Bu olumsuzlukların yoğunlaştığı dönemlerde büyük İslam
mücedditleri, tasavvufu bozulmamış, asli haline çevirmeye yönelik
büyük çabalar gösterdiler.
4
Bu durumu Rasulullah (s.a.v), şu hadis-i şerifle bildirmiştir. "Bu
ümmet için Allah, her yüz senenin başında dinlerini (bidat ve
inhiraflardan) arındıracak müceddit âlimler gönderir." Başka bir
hadislerinde ise: "Bu dini, her neslin adilleri taşıyacaktır. Onlar bu dini,
aşırıya gidenlerin tahrifinden, sapkın görüşlerine delil getirmek için
İslam kaynaklarının dışındaki kaynaklardan deliller getirip bunları
islamdanmış gibi gösterenlerin intihalinden ve cahillerin yorumundan
arındıracaktır." diye buyurmuştur.
Tasavvufun günümüzde ki durumuna gelince: gerçek şu ki, O,
hemen hemen bütün yönleriyle üzerine ağıt yakılacak bir hale
dönüşmüştür. Günümüzdeki Tasavvuf, hem şeyhlik, hemde öğretileri
ve amelleri bakımından büyük bir keşmekeşlik arz etmektedir. Şeyhlik
konusundaki keşmekeşlikten dolayı tarikat şeyhlerin içinde misyonuna
ehil birini bulmak güçtür. Günümüzdeki şeyhlerin büyük bir kısmı,
tasavvuf ismi altında insanları köleleştirip mal toplamaktadırlar. Bunlar;
insanları Kur'an ve sünnet'in öğretilerini uygulamaya değil, bilakis
kendilerine ve şahsi çıkarlarına yönlendirmektedir. Onların bu durumu
Yüce Allah'ın şu ayetiyle tamamen çelişmektedir: "İnsanlardan hiçbir
kimseye, Allah kendisine, kitap, hüküm ve peygamberlik verdikten
sonra, kalkıp insanlara, ' Allah'ı bırakıp bana kul olun' demesi yakışmaz.
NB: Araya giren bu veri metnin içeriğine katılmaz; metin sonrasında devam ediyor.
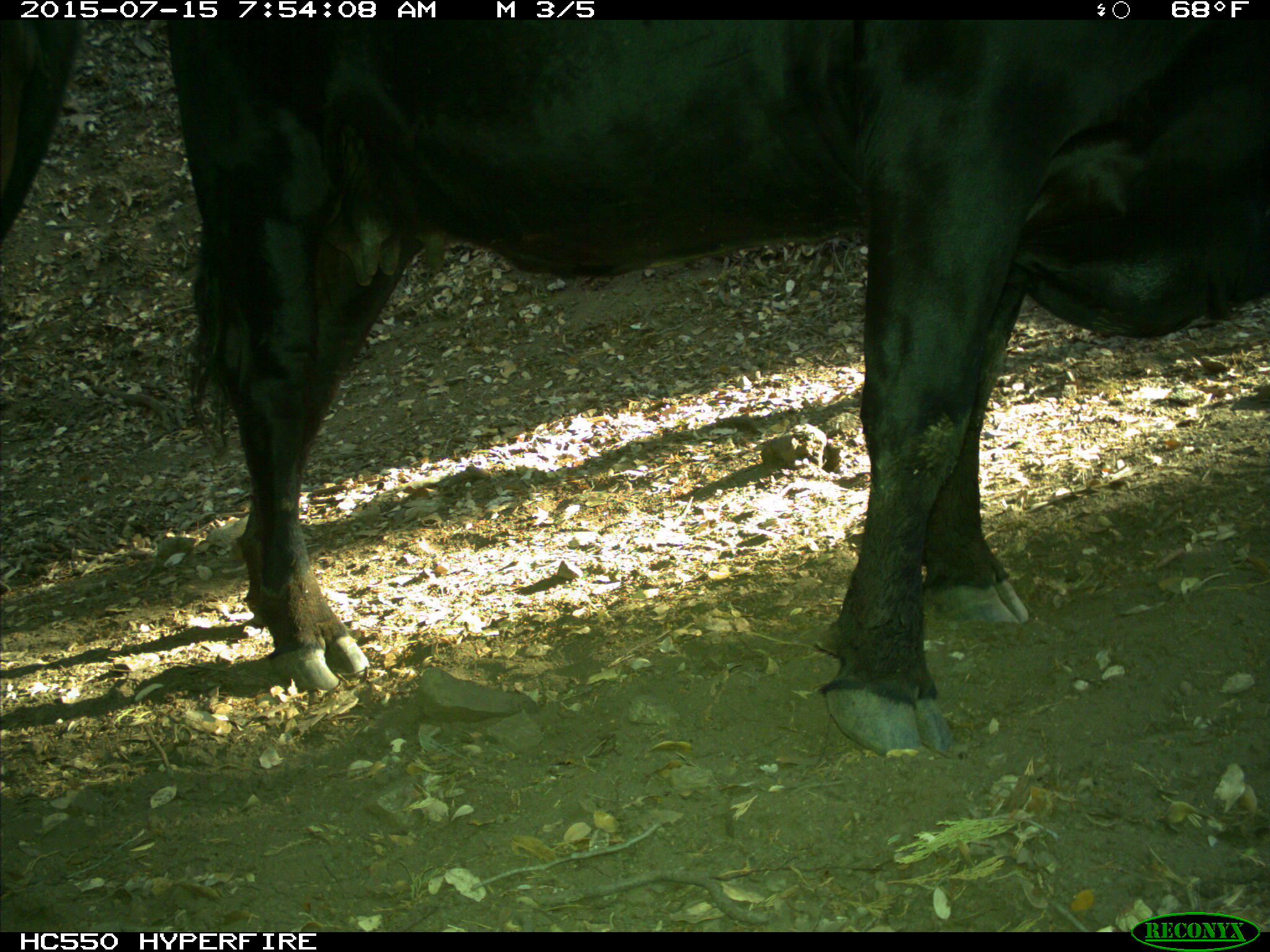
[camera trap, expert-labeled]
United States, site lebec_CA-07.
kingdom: Animalia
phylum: Chordata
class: Mammalia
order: Artiodactyla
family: Bovidae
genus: Bos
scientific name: Bos taurus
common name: domestic cow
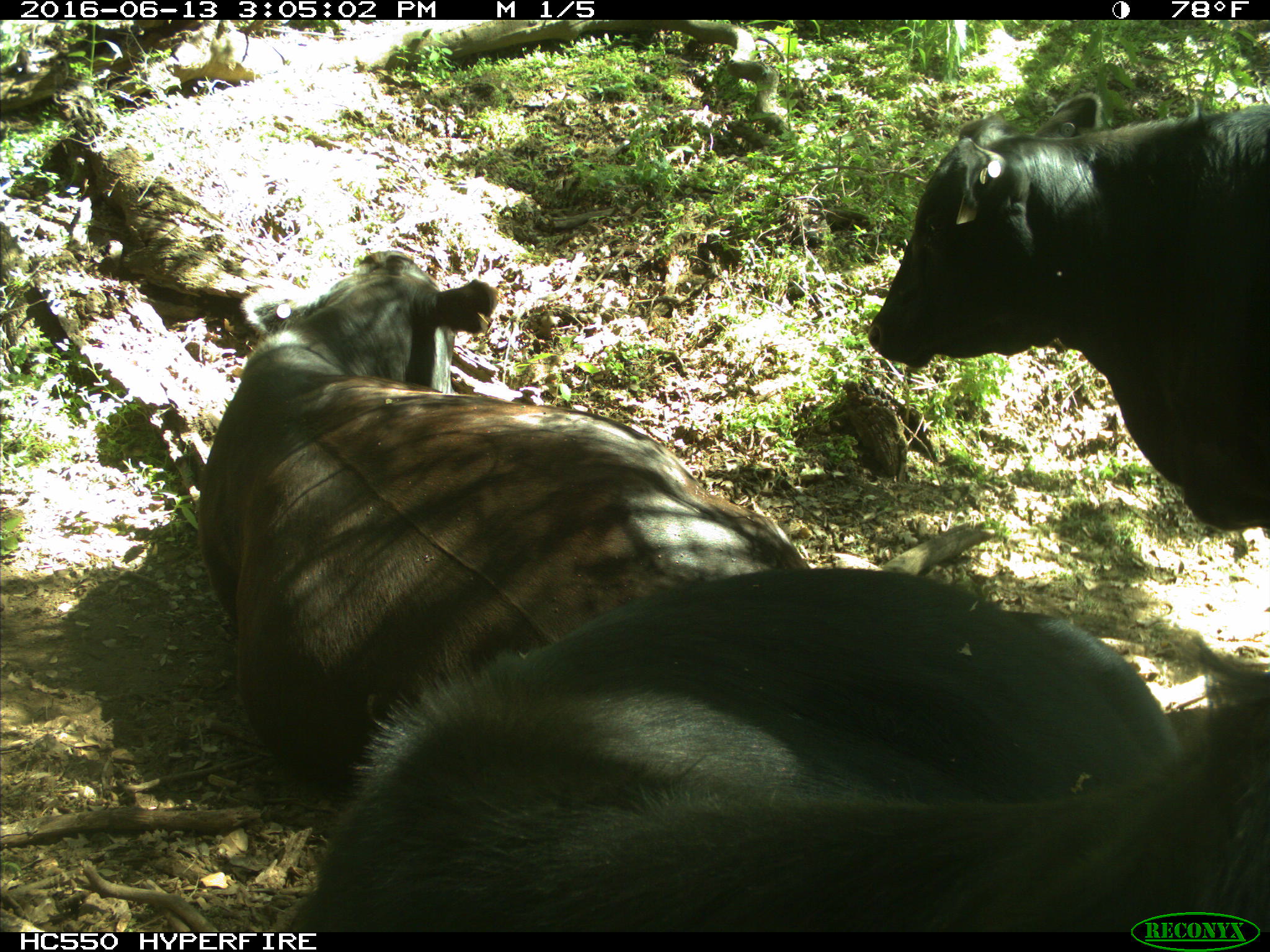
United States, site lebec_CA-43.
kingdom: Animalia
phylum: Chordata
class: Mammalia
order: Artiodactyla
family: Bovidae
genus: Bos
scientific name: Bos taurus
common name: domestic cow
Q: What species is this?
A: Bos taurus (domestic cow).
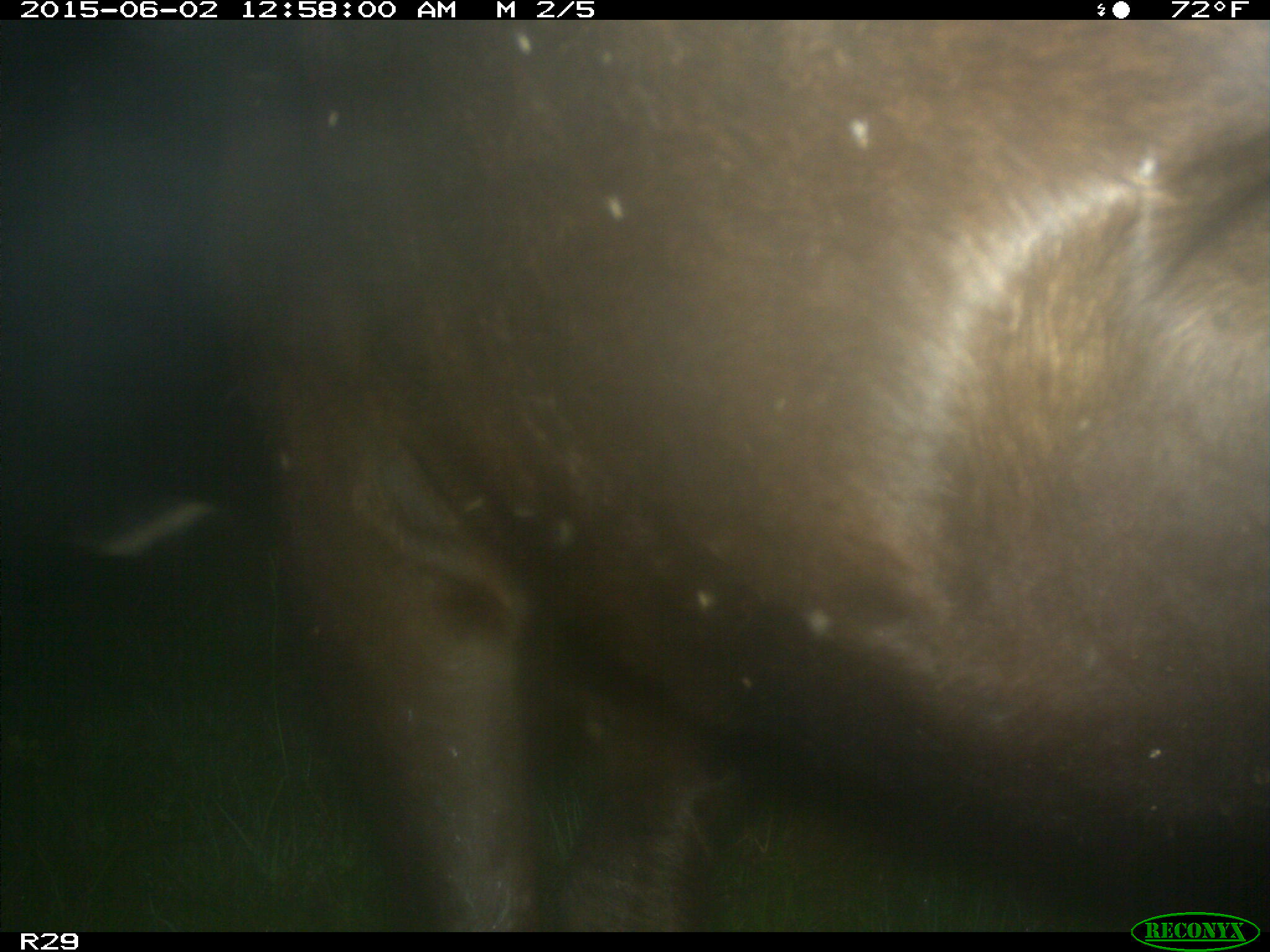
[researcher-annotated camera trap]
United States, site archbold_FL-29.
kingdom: Animalia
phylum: Chordata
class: Mammalia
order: Artiodactyla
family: Bovidae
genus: Bos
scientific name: Bos taurus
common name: domestic cow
Fakat ona: 'Öğrettiğiniz ve okuduğunuz kitap gereğince rabbe halis
kullar olun.' demesi uygundur.
Günümüz Tasavvuf anlayışının öğretileri konusundaki
keşmekeşliğe gelince; bu, Tasavvuf öğretilerinin günümüzde Allah'ın
Kitabıyla ve nebisinin sünnetiyle uzaktan yakından hiçbir alakası
bulunmayan bir dizi bid'at öğretilere irca edilişinden
kaynaklanmaktadır.
Amellerdeki keşmekeşlik ise, günümüzde bir çok tarikat
temsilcilerinin, İslam la hiçbir şekilde bağdaşmayacak bir dizi ameller
yapıp bunları müntesiplerine telkin etmesinden kaynaklanmaktadır.
Biz, günümüz tasavvufunun ve sofilerinin halini –ekseriyete
nazaren- tasvir etmek istediğimizde aşağıdaki beyitler meramımızı net
olarak ifade eder:
5
Allah'a yakarırken görüldü tasavvuf:
Gerçek şu ki, bazı kullar zulmettiler bana,
Kendilerini sufi ilan ettiler, yemin olsun ki, yalandır bu.
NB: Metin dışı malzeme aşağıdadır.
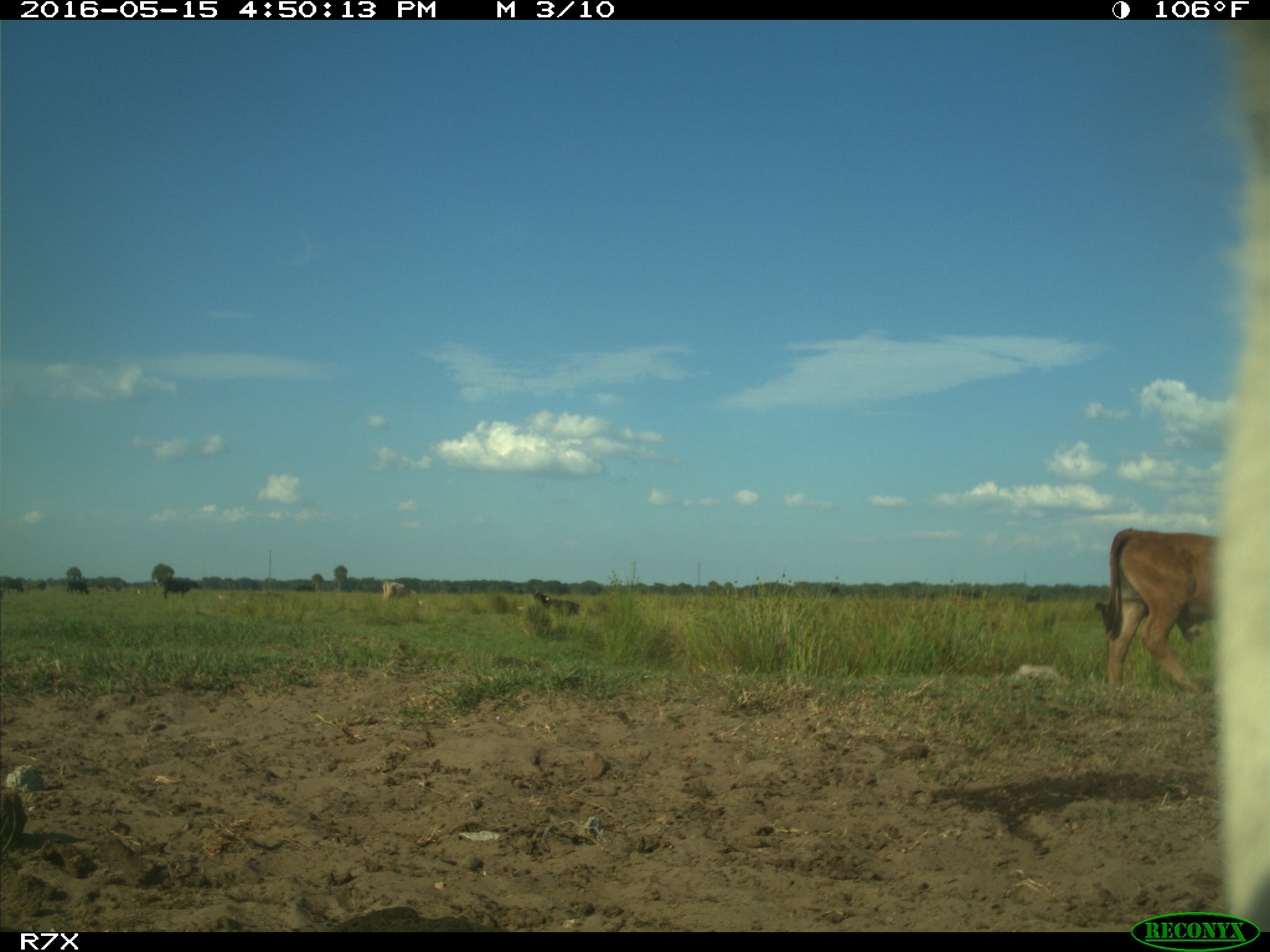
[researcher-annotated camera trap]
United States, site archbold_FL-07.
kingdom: Animalia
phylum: Chordata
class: Mammalia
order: Artiodactyla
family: Bovidae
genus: Bos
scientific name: Bos taurus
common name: domestic cow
Ne ben tanırım onları, ne onlar tanır beni.
Şahsiyete uğradım o ağlar iken
Niyedir bu hıçkırıklar dedim ona
Nasıl hıçkırmayayım dedi bana
Mahlukat hariç bütün ehlim ölmüş iken
Müslümanların geri kalmasında ve dinlerinden uzaklaşmasında
tasavvufun ve mutasavvufların etkisi var mıdır?
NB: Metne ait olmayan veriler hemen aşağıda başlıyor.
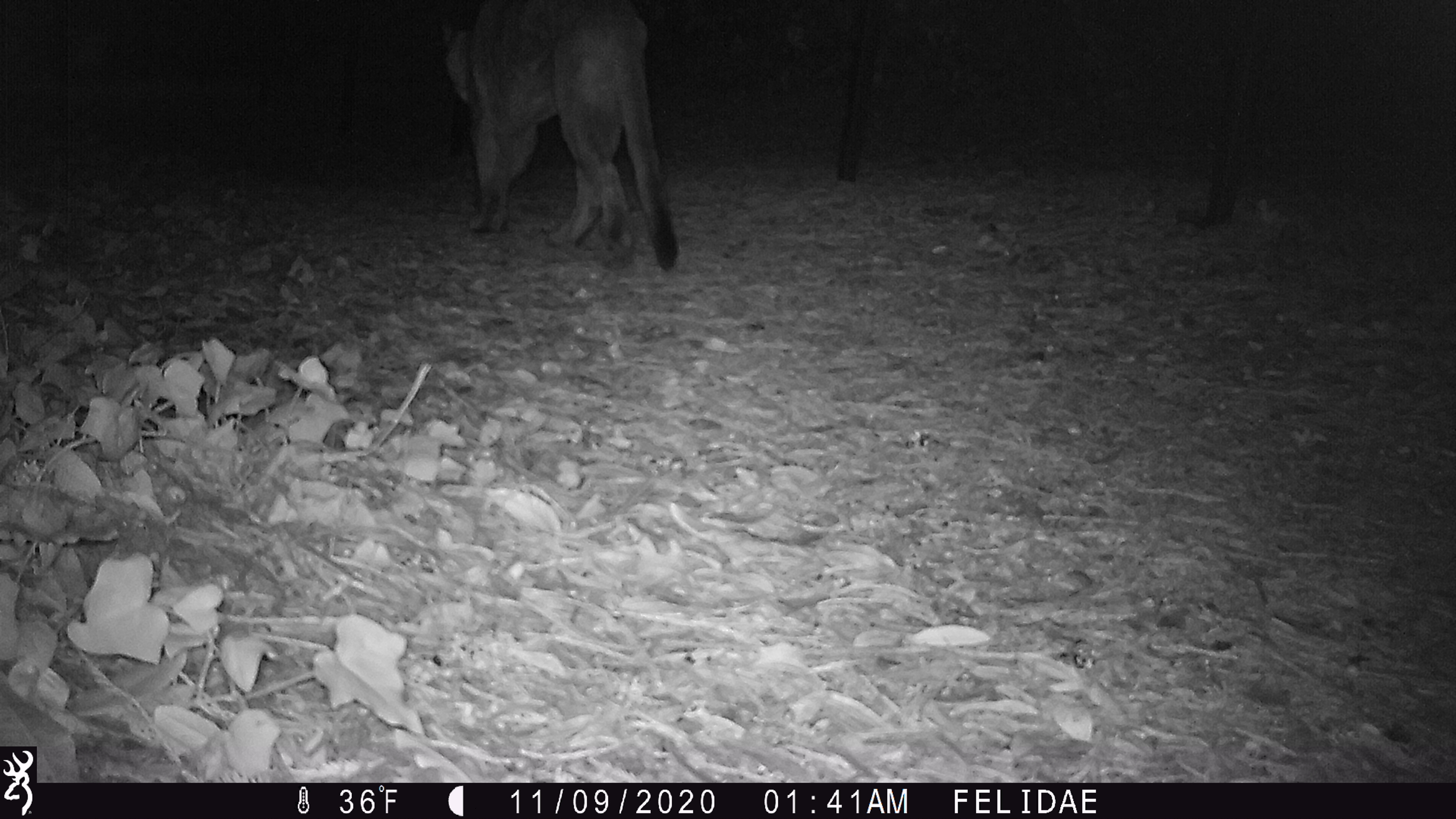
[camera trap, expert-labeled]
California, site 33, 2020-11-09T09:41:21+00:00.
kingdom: Animalia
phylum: Chordata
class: Mammalia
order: Carnivora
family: Felidae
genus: Puma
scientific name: Puma concolor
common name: puma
Tasavvufun, "Resulullah (s.a.v)'in ahlakıyla ahlaklanmak" olduğu
gibi aynı zamanda "vakti en evla amellerle geçirmek" ve "kalbi Allah
Teala'ya yöneltip mâsivadan alıkoymak" olduğunu ilk sorunuza
verdiğimiz cevapta açıkladık.
Bu tanıma göre Tasavvuf, elbette ki ne Müslümanların
gerilemesinde ne de dinlerinden uzaklaşmasında bir etkiye sahiptir.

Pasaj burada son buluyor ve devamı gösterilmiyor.